Showing papers by "Alicia Cordero published in 2012"

Dynamics of a family of Chebyshev-Halley-type methods

Abstract: In this paper, the dynamics of the Chebyshev-Halley family is studied on quadratic polynomials. A singular set, that we call cat set, appears in the parameter space associated to the family. This cat set has interesting similarities with the Mandelbrot set. The parameters space has allowed us to find different elements of the family such that can not converge to any root of the polynomial, since periodic orbits and attractive strange fixed points appear in the dynamical plane of the corresponding method.

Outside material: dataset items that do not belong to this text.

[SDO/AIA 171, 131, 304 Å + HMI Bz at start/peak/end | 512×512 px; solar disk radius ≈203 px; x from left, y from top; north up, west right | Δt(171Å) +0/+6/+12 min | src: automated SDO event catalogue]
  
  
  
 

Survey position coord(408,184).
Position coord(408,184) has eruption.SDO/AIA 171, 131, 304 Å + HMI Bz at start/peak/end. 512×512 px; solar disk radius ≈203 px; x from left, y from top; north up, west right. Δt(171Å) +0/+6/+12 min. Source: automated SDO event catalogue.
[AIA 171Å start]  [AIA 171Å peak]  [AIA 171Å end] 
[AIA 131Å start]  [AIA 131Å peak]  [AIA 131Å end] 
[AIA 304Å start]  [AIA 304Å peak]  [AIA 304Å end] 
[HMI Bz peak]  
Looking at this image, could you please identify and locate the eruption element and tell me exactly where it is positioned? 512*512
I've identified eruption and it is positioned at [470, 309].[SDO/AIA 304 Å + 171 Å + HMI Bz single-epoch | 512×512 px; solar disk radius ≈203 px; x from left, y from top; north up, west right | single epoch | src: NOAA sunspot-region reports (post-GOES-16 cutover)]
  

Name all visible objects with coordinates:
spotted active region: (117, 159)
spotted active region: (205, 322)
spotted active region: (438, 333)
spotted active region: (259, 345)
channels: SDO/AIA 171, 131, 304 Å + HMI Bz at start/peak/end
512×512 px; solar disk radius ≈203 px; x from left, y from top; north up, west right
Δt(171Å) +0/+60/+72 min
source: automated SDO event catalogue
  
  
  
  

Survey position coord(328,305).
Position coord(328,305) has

On a Novel Fourth-Order Algorithm for Solving Systems of Nonlinear Equations

Abstract: This paper focuses on solving systems of nonlinear equations numerically. We propose an efficient iterative scheme including two steps and fourth order of convergence. The proposed method does not require the evaluation of second or higher order Frechet derivatives per iteration to proceed and reach fourth order of convergence. Finally, numerical results illustrate the efficiency of the method.

Study of the dynamics of third-order iterative methods on quadratic polynomials

Abstract: In this paper, we analyse the dynamical behaviour of the operators associated with multi-point interpolation iterative methods and frozen derivative methods, for solving nonlinear equations, applied on second-degree complex polynomials. We obtain that, in both cases, the Julia set is connected and separates the basins of attraction of the roots of the polynomial. Moreover, the Julia set of the operator associated with multi-point interpolation methods is the same as the Newton operator, although it is more complicated for the frozen derivative operator. We explain these differences by obtaining the conjugacy function of each method and by showing that the operators associated with Newton's method and multi-point interpolation methods are both conjugate to powers of z .

A Family of Derivative-Free Methods with High Order of Convergence and Its Application to Nonsmooth Equations

Abstract: A family of derivative-free methods of seventh-order convergence for solving nonlinear equations is suggested. In the proposed methods, several linear combinations of divided differences are used in order to get a good estimation of the derivative of the given function at the different steps of the iteration. The efficiency indices of the members of this family are equal to 1.6266. Also, numerical examples are used to show the performance of the presented methods, on smooth and nonsmooth equations, and to compare with other derivative-free methods, including some optimal fourth-order ones, in the sense of Kung-Traub’s conjecture.

Artificial satellites preliminary orbit determination by the modified high-order Gauss method

Abstract: In recent years, high-order methods have shown to be very useful in many practical applications, in which nonlinear systems arise. In this case, a classical method of positional astronomy have been modified in order to hold a nonlinear system in its establishments (that in the classical method is reduced to a single equation). At this point, high-order methods have been introduced in order to estimate the solutions of this system and, then, determine the orbit of the celestial body. We also have implemented a user friendly application, which will allow us to make a numerical and graphical comparison of the different methods with reference orbits, or user defined orbits.

A Family of Iterative Methods with Accelerated Eighth-Order Convergence

Abstract: We propose a family of eighth-order iterative methods without memory for solving nonlinear equations. The new iterative methods are developed by using weight function method and using an approximation for the last derivative, which reduces the required number of functional evaluations per step. Their efficiency indices are all found to be 1.682. Several examples allow us to compare our algorithms with known ones and confirm the theoretical results.

New Predictor-Corrector Methods with High Efficiency for Solving Nonlinear Systems

Abstract: A new set of predictor-corrector iterative methods with increasing order of convergence is proposed in order to estimate the solution of nonlinear systems. Our aim is to achieve high order of convergence with few Jacobian and/or functional evaluations. Moreover, we pay special attention to the number of linear systems to be solved in the process, with different matrices of coefficients. On the other hand, by applying the pseudocomposition technique on each proposed scheme we get to increase their order of convergence, obtaining new efficient high-order methods. We use the classical efficiency index to compare the obtained procedures and make some numerical test, that allow us to confirm the theoretical results.

New Family of Iterative Methods with High Order of Convergence for Solving Nonlinear Systems

Abstract: In this paper we present and analyze a set of predictor-corrector iterative methods with increasing order of convergence, for solving systems of nonlinear equations. Our aim is to achieve high order of convergence with few Jacobian and/or functional evaluations. On the other hand, by applying the pseudocomposition technique on each proposed scheme we get to increase their order of convergence, obtaining new high-order and efficient methods. We use the classical efficiency index in order to compare the obtained schemes and make some numerical test.